[begin Reading text]

Analyses

Slovak state-owned companies remain non-transparent and politicized 10.07.2012 10:08


Two thirds of the companies refuse to disclose CVs of their CEOs

The biggest state- and municipality-owned companies in Slovakia were found to be considerably non-transparent. One third of the 45 evaluated companies did not even reply to our Freedom of Information Act requests although it is mandatory for them.  Two thirds of the companies refused to disclose salaries of their CEOs and their CVs. Half of the companies refused to publish the contracts with their cleaning service providers. Three quarters of them do not have any Code of Ethics and almost 90% of the companies do not publish detailed action plans including specific performance targets. Every sixth city- and state-owned company does not have a single annual report published on its website from the past three years. All these findings follow from the first ranking of transparency of the state-owned companies that was compiled by Transparency International Slovakia.

 

The low level of transparency goes hand in hand with the high politicization of the companies’ management. Two thirds of the of companies’ supervisory board members and board of directors members are replaced within one year of the parliamentary elections. Only ten percent of these boards members last in their positions for longer than one term. Politically motivated replacements increase the inner company instability and firms tend to focus on the short-term goals than on their long-term health and quality of their services.

Source: Transparency International Slovakia, firemny-register.sk  Note: Red line – change of government

Average time that the board members spend in a state-owned company is two years. This is about one third shorter than the board members in private companies. On the other hand, the boards of the state-owned companies have more members. On average, they have over eight members while the boards of private companies only have six members. This fact suggests that there exists a political interest in creating lucrative places in supervisory boards without taking into account what would be better for the company management.

[end Reading text]

• [Task requirements] List each kind of information or document that the report on Slovak state-owned companies says many of the companies refused to disclose or do not publish. The entries that follow were taken from a separate source.

[begin Dataset content]

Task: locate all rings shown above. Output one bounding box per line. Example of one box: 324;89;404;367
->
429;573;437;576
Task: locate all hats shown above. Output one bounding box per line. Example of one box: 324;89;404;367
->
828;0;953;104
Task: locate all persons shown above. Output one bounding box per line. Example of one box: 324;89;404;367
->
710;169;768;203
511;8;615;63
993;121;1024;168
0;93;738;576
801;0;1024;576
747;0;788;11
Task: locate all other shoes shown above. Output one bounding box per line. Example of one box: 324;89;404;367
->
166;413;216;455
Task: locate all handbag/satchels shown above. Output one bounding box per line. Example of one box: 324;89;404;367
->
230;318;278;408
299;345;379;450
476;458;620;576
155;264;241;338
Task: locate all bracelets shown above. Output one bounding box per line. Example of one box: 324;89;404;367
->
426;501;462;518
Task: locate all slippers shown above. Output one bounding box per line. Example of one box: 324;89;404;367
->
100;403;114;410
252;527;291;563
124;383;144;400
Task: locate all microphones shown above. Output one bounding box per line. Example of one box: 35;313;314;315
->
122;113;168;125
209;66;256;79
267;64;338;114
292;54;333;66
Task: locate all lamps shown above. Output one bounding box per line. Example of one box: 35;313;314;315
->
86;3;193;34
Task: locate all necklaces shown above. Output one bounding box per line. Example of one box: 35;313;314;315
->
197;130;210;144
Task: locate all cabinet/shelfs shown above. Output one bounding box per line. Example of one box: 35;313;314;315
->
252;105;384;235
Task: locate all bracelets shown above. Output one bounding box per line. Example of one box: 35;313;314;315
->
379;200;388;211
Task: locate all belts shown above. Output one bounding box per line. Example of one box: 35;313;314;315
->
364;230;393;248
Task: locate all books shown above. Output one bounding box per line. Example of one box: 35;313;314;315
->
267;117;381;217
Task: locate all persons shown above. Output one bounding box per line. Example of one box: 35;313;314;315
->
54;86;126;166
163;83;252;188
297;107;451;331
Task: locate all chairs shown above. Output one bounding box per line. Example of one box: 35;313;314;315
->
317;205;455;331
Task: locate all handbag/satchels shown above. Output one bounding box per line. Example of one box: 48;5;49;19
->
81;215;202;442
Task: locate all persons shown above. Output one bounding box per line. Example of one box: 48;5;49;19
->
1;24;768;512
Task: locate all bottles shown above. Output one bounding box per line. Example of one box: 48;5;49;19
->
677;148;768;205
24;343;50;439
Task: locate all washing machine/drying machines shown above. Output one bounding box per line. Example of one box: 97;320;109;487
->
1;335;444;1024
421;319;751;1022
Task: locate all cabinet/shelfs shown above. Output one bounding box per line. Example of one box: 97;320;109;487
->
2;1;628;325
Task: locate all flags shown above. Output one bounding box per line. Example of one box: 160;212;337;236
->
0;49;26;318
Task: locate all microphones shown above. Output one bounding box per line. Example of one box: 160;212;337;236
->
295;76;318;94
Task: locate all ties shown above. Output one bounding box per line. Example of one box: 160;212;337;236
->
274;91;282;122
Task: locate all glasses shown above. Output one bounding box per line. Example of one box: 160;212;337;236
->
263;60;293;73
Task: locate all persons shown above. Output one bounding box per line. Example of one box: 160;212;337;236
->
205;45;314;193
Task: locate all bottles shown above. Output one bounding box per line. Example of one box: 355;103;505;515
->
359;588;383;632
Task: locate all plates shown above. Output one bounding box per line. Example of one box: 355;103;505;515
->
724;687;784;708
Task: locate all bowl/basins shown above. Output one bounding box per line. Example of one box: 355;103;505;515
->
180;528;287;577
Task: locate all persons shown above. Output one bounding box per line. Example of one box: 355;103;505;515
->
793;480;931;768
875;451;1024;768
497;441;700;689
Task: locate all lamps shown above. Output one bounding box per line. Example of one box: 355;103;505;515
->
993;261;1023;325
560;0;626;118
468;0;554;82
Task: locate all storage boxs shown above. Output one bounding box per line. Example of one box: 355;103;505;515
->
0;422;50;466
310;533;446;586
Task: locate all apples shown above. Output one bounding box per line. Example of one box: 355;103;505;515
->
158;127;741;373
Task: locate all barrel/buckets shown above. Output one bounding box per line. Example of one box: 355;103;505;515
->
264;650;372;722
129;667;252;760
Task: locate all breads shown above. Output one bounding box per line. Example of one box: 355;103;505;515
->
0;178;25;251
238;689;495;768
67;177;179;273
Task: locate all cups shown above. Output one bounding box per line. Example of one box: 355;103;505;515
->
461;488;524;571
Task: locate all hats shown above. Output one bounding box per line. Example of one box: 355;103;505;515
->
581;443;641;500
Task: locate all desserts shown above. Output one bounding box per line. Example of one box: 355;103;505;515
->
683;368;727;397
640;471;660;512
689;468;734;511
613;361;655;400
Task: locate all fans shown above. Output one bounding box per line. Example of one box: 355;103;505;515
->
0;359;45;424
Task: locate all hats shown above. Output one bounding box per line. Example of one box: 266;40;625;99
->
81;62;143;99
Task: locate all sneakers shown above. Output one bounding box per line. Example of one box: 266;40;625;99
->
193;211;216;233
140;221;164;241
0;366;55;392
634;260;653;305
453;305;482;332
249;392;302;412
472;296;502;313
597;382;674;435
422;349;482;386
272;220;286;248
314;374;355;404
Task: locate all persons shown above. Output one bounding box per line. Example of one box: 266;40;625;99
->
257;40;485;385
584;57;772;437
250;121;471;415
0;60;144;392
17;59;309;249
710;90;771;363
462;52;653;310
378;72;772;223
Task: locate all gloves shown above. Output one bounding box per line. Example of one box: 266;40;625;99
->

[end Dataset content]

• [Response]
- Salaries of their CEOs
- CVs of their CEOs
- Contracts with their cleaning service providers
- Detailed action plans including specific performance targets
- Annual reports from the past three years on their websites